Indonesia Pilih Abstain dalam <i>Voting</i> Resolusi PBB soal Penangguhan Rusia: Investigasi Dulu, Ingatkan Majelis Umum Berhati-hati
Juru Bicara Kementerian Luar Negeri Teuku Faizasyah (Dok. Antara)

Bagikan:

JAKARTA - Indonesia memilih abstain dalam pemungutan suara resolusi di Majelis Umum PBB, terkait penangguhan Rusia dari Dewan HAM, lantaran invasi dan "laporan pelanggaran berat dan sistematis dan pelanggaran hak asasi manusia" di Ukraina.

Bersama dengan mayoritas negara ASEAN, yakni Brunei Darussalam, Kamboja, Malaysia, Singapura, Malaysia dan Thailand, Indonesia bergabung dengan 58 negara yang menyatakan abstain.
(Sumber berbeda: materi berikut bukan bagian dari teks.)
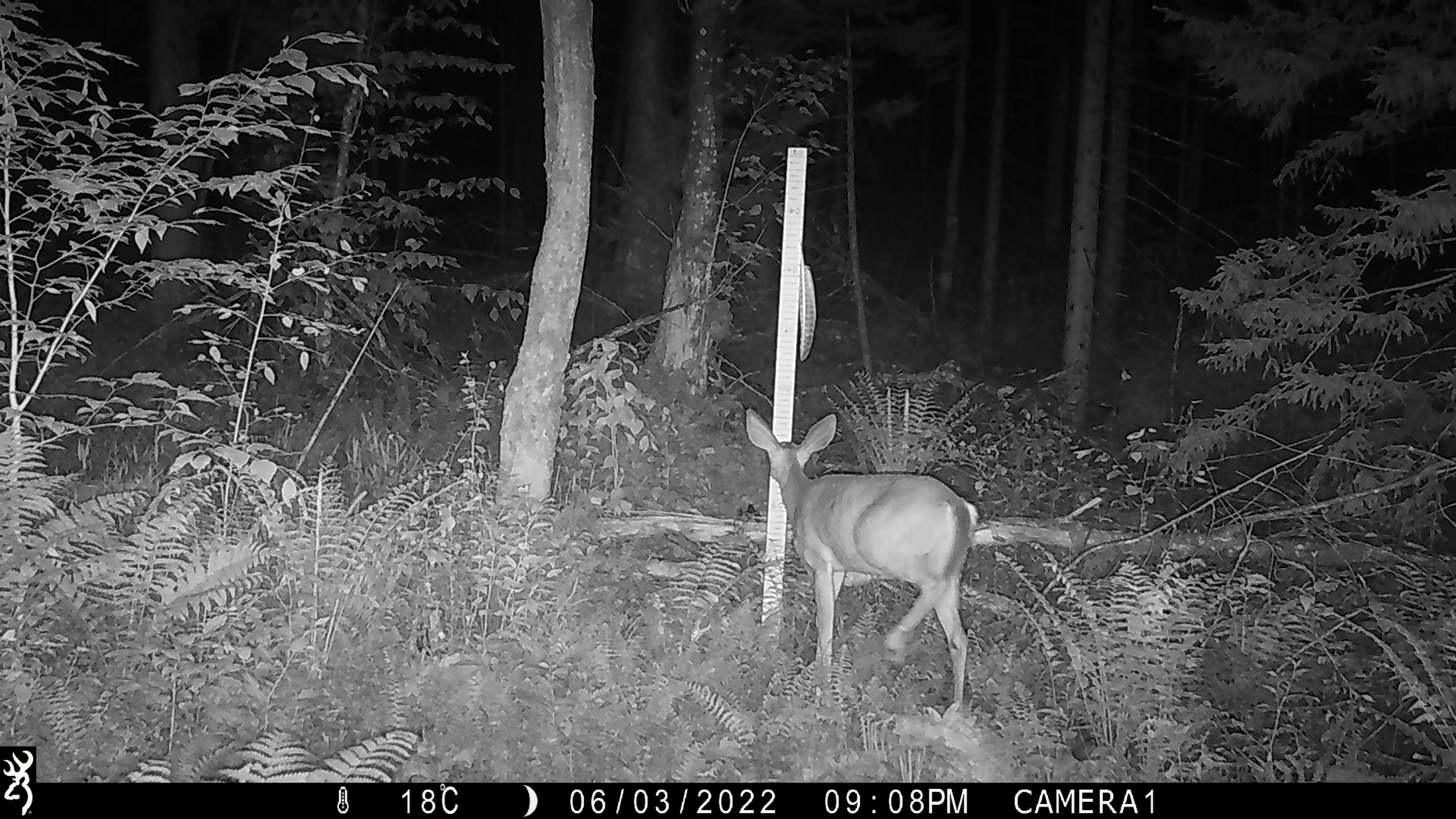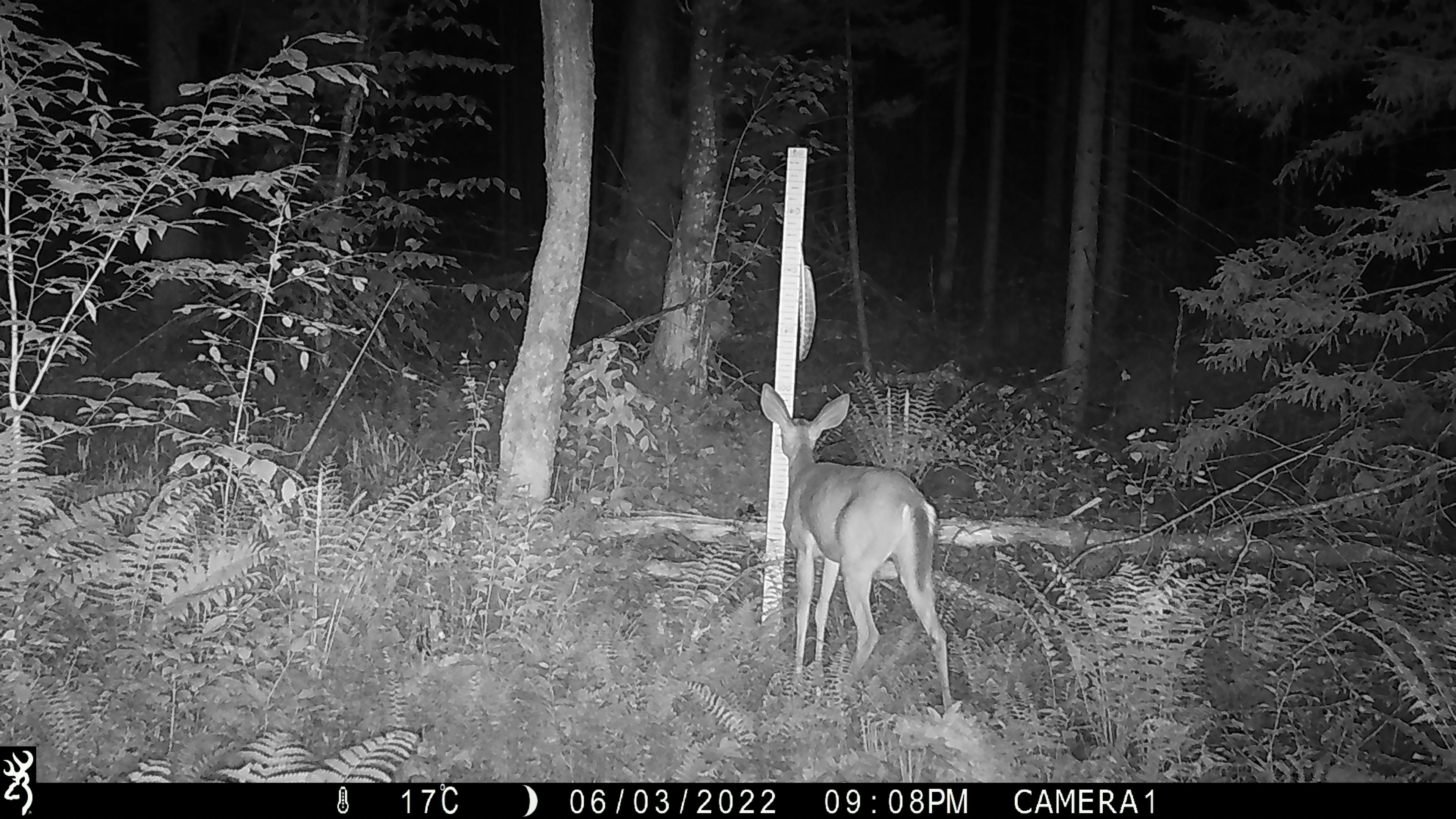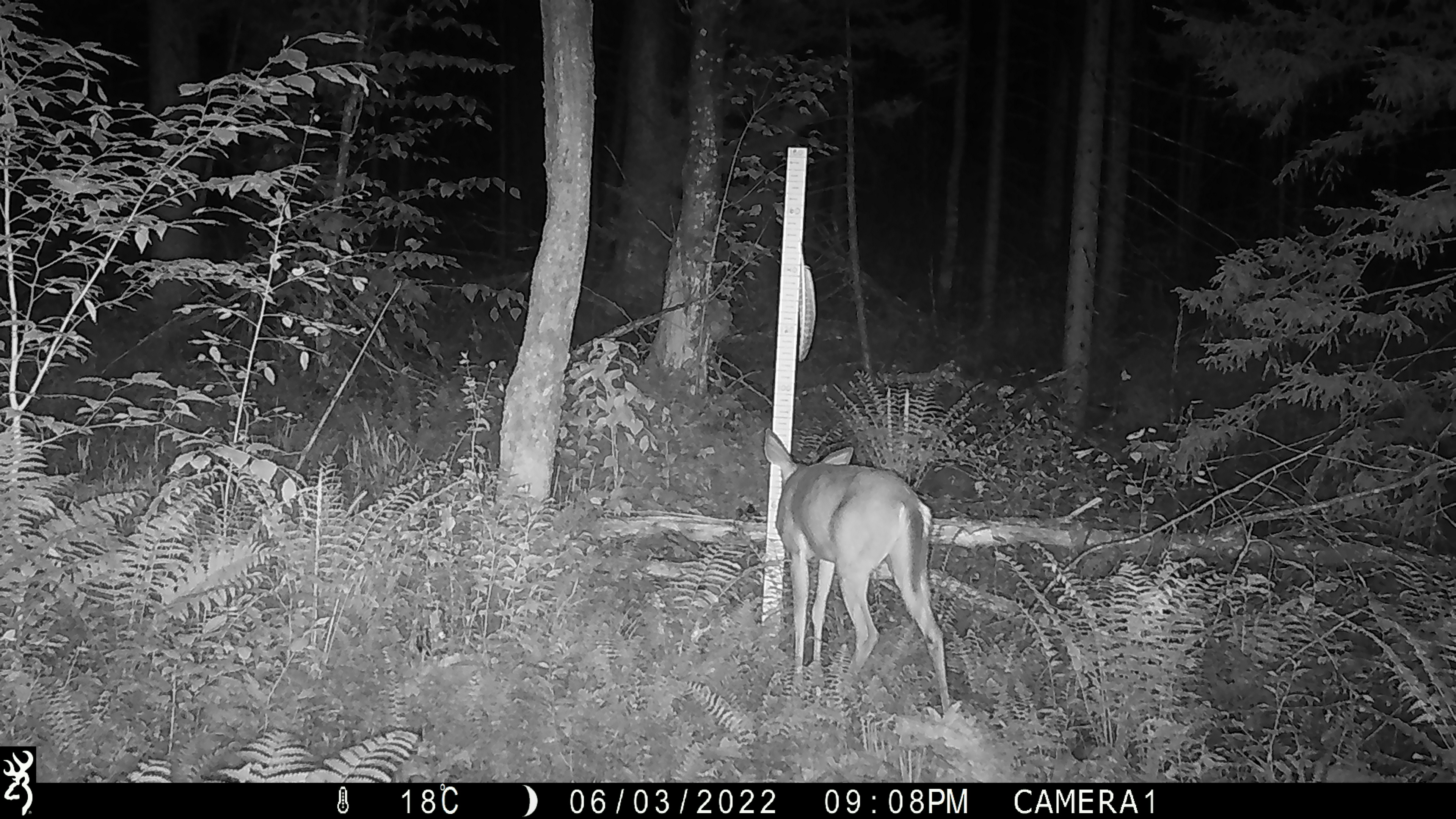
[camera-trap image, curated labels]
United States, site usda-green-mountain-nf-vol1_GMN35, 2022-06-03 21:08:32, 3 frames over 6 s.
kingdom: Animalia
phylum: Chordata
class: Mammalia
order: Artiodactyla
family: Cervidae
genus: Odocoileus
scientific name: Odocoileus virginianus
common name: white-tailed deer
Sementara Filipina dan Myanmar mendukung dan Laos memberikan suara menolak.

Total dari 193 negara anggota Majelis Umum, sebanyak 93 negara yang dipimpin oleh Amerika Serikat menyatakan dukungan terhadap resolusi penangguhan Rusia dari Dewan HAM PBB, 24 negara menolak dan 58 negara abstain.

Indonesia memiliki pertimbangan tersendiri, mengapa memutuskan untuk memilih abstain dalam pemungutan suara semalam.

"Indonesia ada menjelaskan alasan memilih abstain, antara lain sebaiknya diadakan dulu investigasi oleh lembaga independen sebagaimana disarankan oleh Sekjen PBB," sebut juru bicara Kementerian Luar Negeri Indonesia Teuku Faizasyah saat dikonfirmasi VOI, Jumat 8 April.

Dalam salinan teks pidato di Majelis Umum PBB semalam yang diperoleh VOI, Duta Besar Indonesia untuk PBB Arramanatha Nasir mengatakan, sangat menyedihkan melihat permushan di Ukraina berlanjut dan jumlah korban sipil terus meningkat.

Dikatakannya, Indonesia tidak menganggap enteng laporan pelanggaran berat dan sistematis dan pelanggaran hak asasi manusia, termasuk laporan terbaru dari Bucha.

"Untuk alasan ini, kami percaya Dewan Hak Asasi Manusia harus tetap menangani masalah ini, dan mendukung seruan Sekretaris Jenderal untuk penyelidikan menyeluruh dan independen," ujarnya.

"Kami juga mendukung penuh pembentukan komisi penyelidikan internasional yang independen, oleh Dewan Hak Asasi Manusia," sambunya.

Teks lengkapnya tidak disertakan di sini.